Restaurantes e preparação especial de alimentos
Já se vêem alguns restaurantes com ementas alternativas, adequadas a quem optou por dietas mais saudáveis. Se já é algo frequente ver restaurantes com opções vegetarianas, infelizmente ainda é raro ver opções sem glúten, mas exemplos como o restaurante Open brasserie mediterrânica, do hotel Inspira Santa Marta são realmente inspiradores.
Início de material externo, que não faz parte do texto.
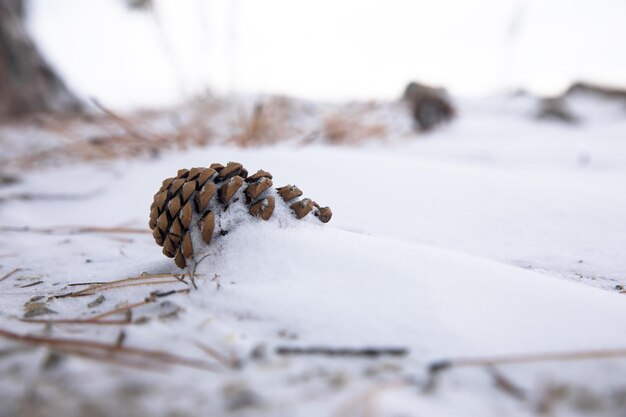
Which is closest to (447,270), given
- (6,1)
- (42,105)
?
(42,105)

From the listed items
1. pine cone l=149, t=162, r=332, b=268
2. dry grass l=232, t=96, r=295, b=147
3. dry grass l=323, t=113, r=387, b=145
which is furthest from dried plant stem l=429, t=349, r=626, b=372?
dry grass l=323, t=113, r=387, b=145

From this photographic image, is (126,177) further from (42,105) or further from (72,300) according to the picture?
(42,105)

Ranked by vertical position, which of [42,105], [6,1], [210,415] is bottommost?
[210,415]

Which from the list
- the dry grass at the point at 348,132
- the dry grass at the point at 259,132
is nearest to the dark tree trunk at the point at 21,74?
the dry grass at the point at 259,132

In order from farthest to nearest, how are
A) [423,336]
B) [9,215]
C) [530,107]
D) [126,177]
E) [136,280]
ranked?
[530,107] → [126,177] → [9,215] → [136,280] → [423,336]

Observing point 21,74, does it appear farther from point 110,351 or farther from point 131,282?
point 110,351

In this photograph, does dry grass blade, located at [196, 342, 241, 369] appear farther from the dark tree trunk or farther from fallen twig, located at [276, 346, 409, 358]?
the dark tree trunk
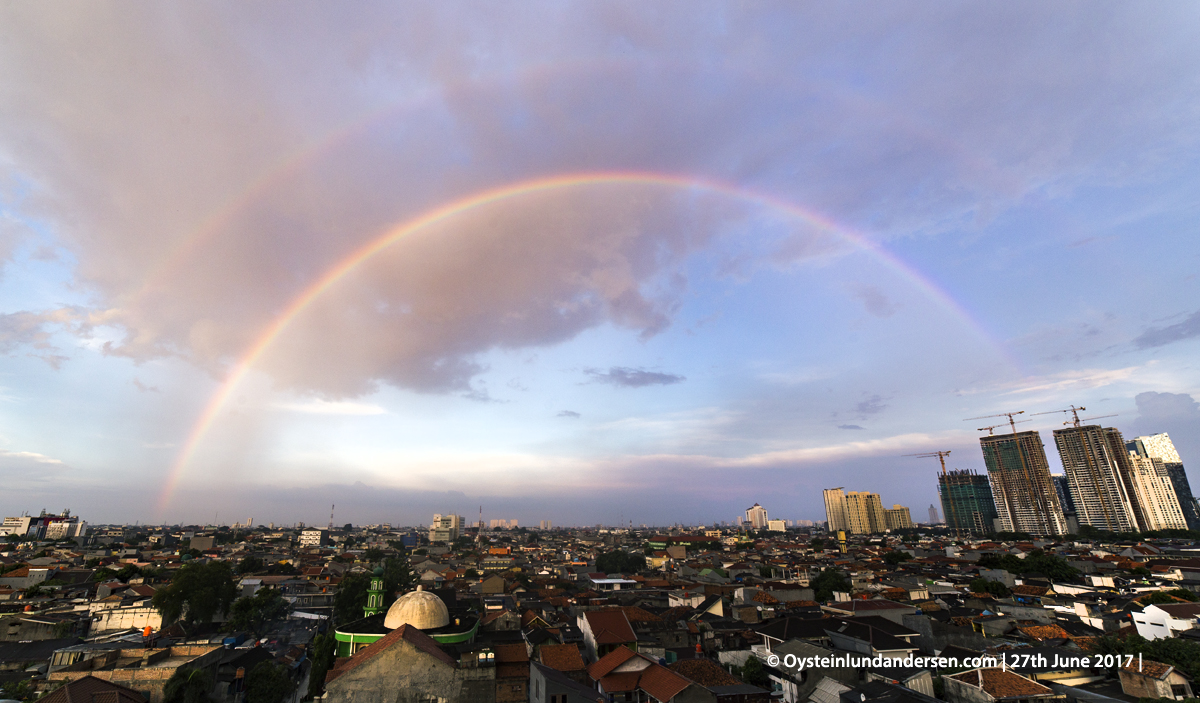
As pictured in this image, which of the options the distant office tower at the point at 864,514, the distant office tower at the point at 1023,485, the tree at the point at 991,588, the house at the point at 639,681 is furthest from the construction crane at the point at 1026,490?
the house at the point at 639,681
Neste contexto, tenham também atenção também à “contaminação cruzada” (principalmente se cozinharem em casa), que acontece quando o mesmo espaço de preparação de alimentos, pratos, talheres e outros utensílios são partilhados com alimentação normal e sem glúten.

Abasteçam-se em casa
Quando forem de viagem tentem levar comida feita em casa (em casa, no hotel, apartamento, hostel, etc.). Principalmente noutros países já é possível encontrar facilmente pão, compotas, pacotes de aveia e outros alimentos sem glúten.

Não esquecer o cálcio e os carbohidratos
Se retirarem os alimentos lácteos do vosso regime, preparem-se para ter um défice de cálcio, entre outras vitaminas, como a vitamina D. Garantam que conseguem obter o cálcio de outra fonte, como o tofu ou até mesmo peixe enlatado (com espinhas). E não se esqueçam dos carbohidratos, presente em alimentos como o millet, aveia (sem glúten ou naturalmente com percentagens muito baixas), milho, amaranto, quinoa ou tão simplesmente o arroz.

Não há dúvida que adoptar uma alimentação sem glúten é saudável, mas requer um período de adaptação e há que saber tirar partido das tendências que se começam a ver hoje em dia e que – espero eu – aumentem significativamente. No caso de dúvidas já sabem que devem contactar sempre um nutricionista que vos possa acompanhar e ajudar a planear esta nova etapa.

Trata-se de transformar por dentro, para se notar por fora.